* **Passage provided**
Comment 36 Alois Schlögl 2009-07-16 06:11:59 UTC
(In reply to comment #34)
> Is this some kind of devel machine?:
> System Information
>         Manufacturer: Unknow
>         Product Name: Unknow
>         Version: Unknow
> What is the vendor and model of it?

I bought the system from www.ditech.at with this specification 

PCDM4H3 PC-System - dimotion Mini M4H3
AMD® Phenom™ X4 9750, 2,4GHz, Quad-Core
4 GB DDR2-RAM, 640 GB HDD
Cardreader, DVD-Writer, Sound, 1 GBit LAN
ATI® Radeon™ HD4850, 512MB

I did not know how lousy they are.
Comment 37 Thomas Renninger 2009-07-16 23:24:12 UTC
Created attachment 22382 [details]
Workaround the invalid passive cooling device reference

Alois, can you try out this patch without the modified DSDT and see whether you get a valid passive trip point.
Also echo a 1 into the cooling_mode file. Then the active and passive trip points should switch and you "should" get a totally passively cooled system (cat the trip points afterwards). It's a rarely implemented, but really "cool" feature. Unfortunately the fan seem to not be controlled on your system correctly, but it's worth a test.
Comment 38 Alois Schlögl 2009-07-20 12:30:43 UTC
re #36: The vendor (ditech) did offer an other mainboard. Although they have no solution, they are interested in fixing the problem.

* **Entries provided**

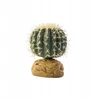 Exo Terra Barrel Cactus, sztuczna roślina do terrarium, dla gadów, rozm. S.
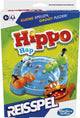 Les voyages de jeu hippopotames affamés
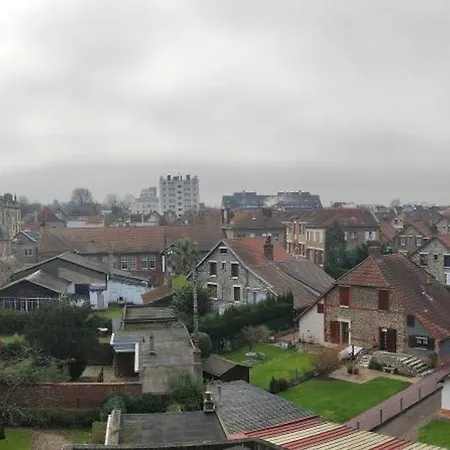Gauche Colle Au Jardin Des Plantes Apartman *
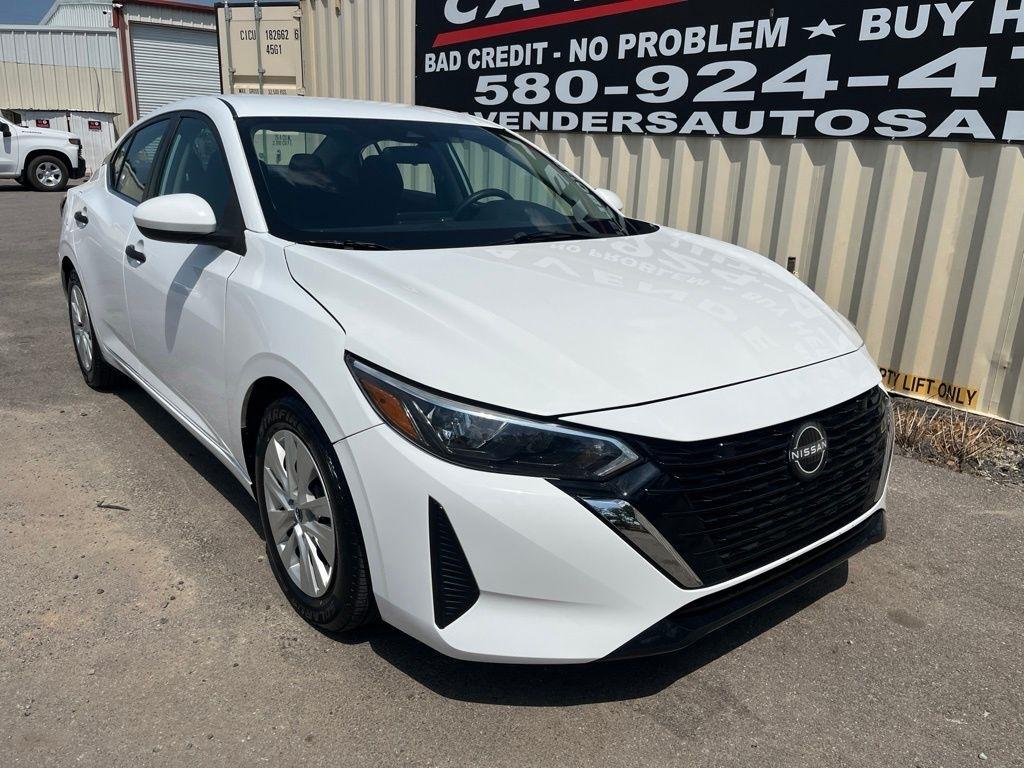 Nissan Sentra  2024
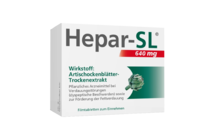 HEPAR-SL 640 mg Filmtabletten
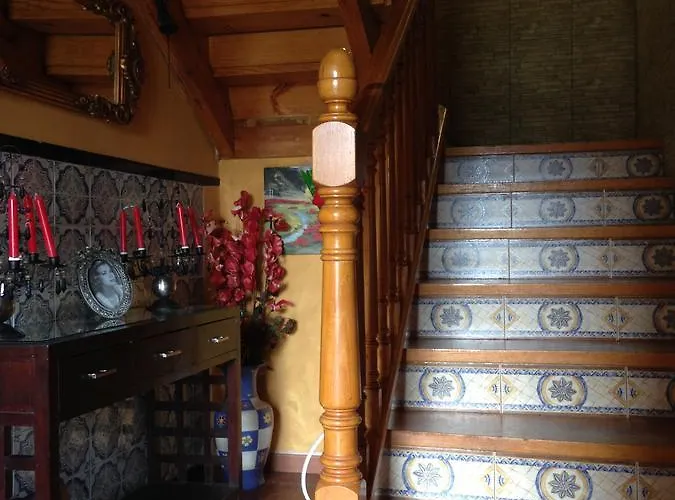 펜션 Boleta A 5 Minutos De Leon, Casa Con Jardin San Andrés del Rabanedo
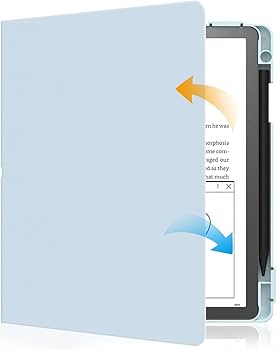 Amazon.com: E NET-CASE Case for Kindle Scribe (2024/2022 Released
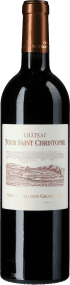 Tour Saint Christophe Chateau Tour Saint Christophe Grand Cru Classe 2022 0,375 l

* * *

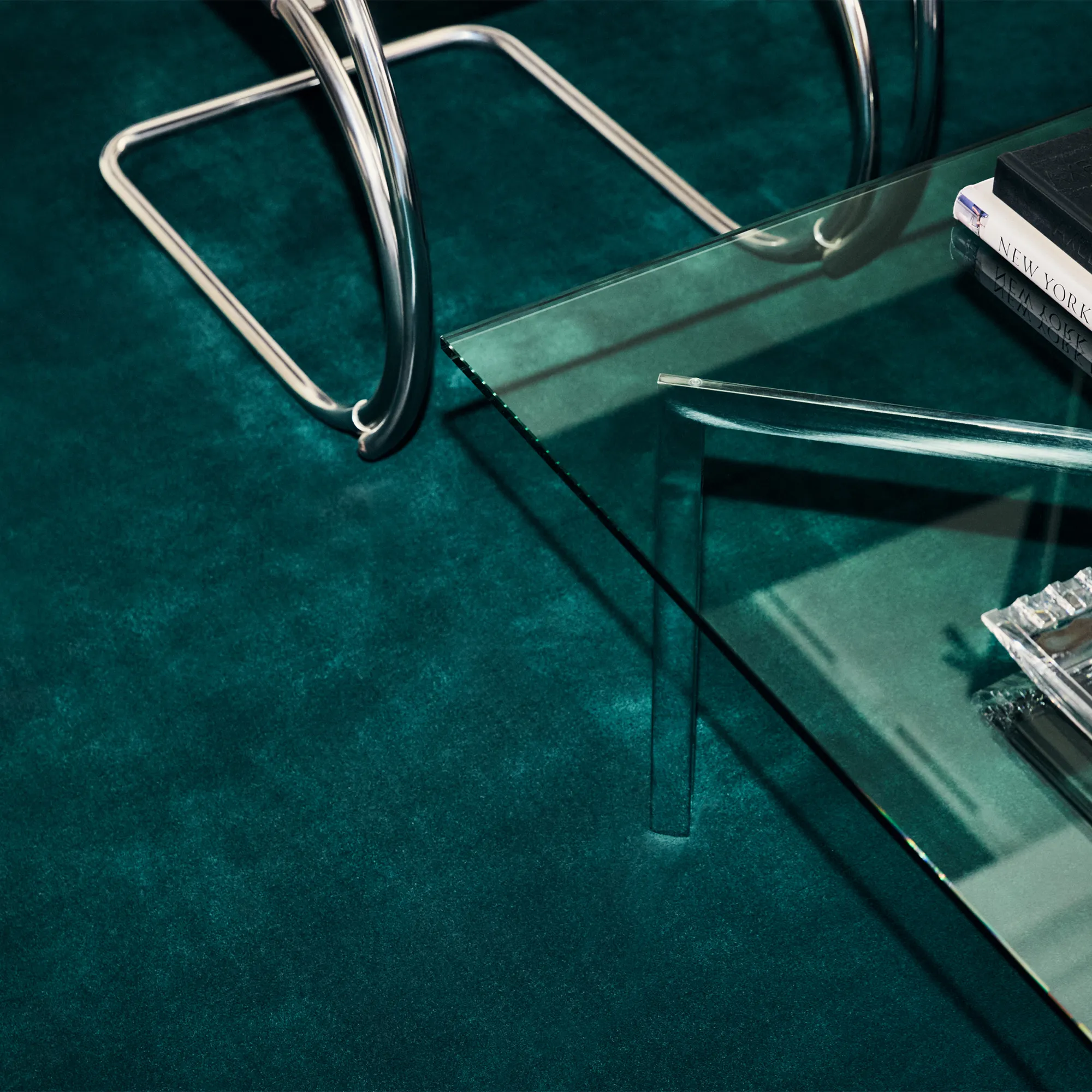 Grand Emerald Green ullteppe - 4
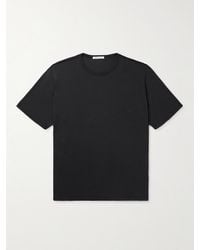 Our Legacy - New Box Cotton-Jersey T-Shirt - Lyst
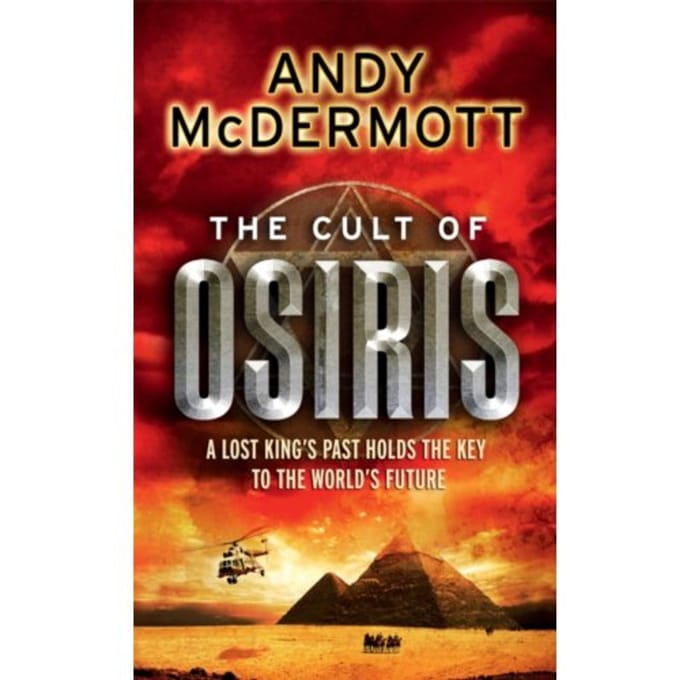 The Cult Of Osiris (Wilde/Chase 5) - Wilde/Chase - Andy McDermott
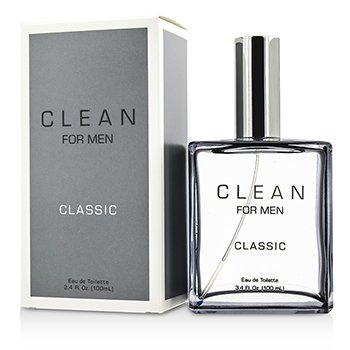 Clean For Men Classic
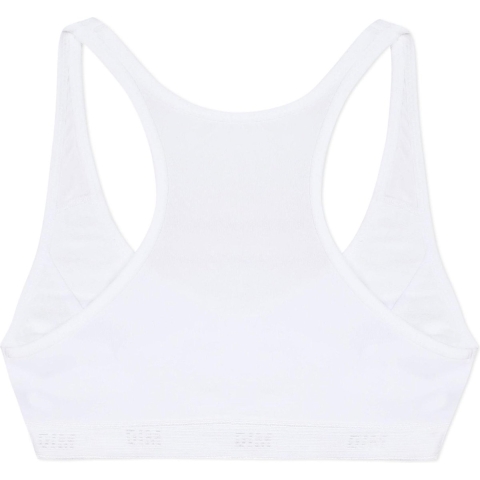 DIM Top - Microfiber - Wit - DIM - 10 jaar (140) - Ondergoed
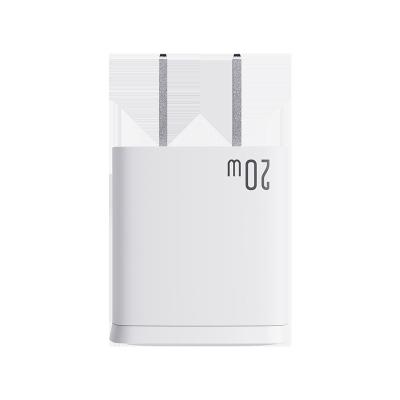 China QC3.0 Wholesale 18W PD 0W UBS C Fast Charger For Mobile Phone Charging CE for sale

...

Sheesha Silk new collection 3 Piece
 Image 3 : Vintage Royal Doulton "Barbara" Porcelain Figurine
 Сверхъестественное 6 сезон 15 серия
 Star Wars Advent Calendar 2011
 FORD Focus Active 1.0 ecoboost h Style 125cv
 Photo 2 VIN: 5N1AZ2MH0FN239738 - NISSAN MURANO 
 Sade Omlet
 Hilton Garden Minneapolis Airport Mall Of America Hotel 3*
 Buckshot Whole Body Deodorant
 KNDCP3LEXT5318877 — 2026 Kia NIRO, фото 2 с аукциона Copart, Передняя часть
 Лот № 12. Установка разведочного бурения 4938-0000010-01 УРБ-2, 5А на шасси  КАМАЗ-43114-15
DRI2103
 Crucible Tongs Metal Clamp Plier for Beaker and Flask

* **Description of the task**
Quote the bug report thread in full, word for word. The data above has no connection to the bug report thread.

* **Result**
Comment 36 Alois Schlögl 2009-07-16 06:11:59 UTC
(In reply to comment #34)
> Is this some kind of devel machine?:
> System Information
>         Manufacturer: Unknow
>         Product Name: Unknow
>         Version: Unknow
> What is the vendor and model of it?

I bought the system from www.ditech.at with this specification 

PCDM4H3 PC-System - dimotion Mini M4H3
AMD® Phenom™ X4 9750, 2,4GHz, Quad-Core
4 GB DDR2-RAM, 640 GB HDD
Cardreader, DVD-Writer, Sound, 1 GBit LAN
ATI® Radeon™ HD4850, 512MB

I did not know how lousy they are.
Comment 37 Thomas Renninger 2009-07-16 23:24:12 UTC
Created attachment 22382 [details]
Workaround the invalid passive cooling device reference

Alois, can you try out this patch without the modified DSDT and see whether you get a valid passive trip point.
Also echo a 1 into the cooling_mode file. Then the active and passive trip points should switch and you "should" get a totally passively cooled system (cat the trip points afterwards). It's a rarely implemented, but really "cool" feature. Unfortunately the fan seem to not be controlled on your system correctly, but it's worth a test.
Comment 38 Alois Schlögl 2009-07-20 12:30:43 UTC
re #36: The vendor (ditech) did offer an other mainboard. Although they have no solution, they are interested in fixing the problem.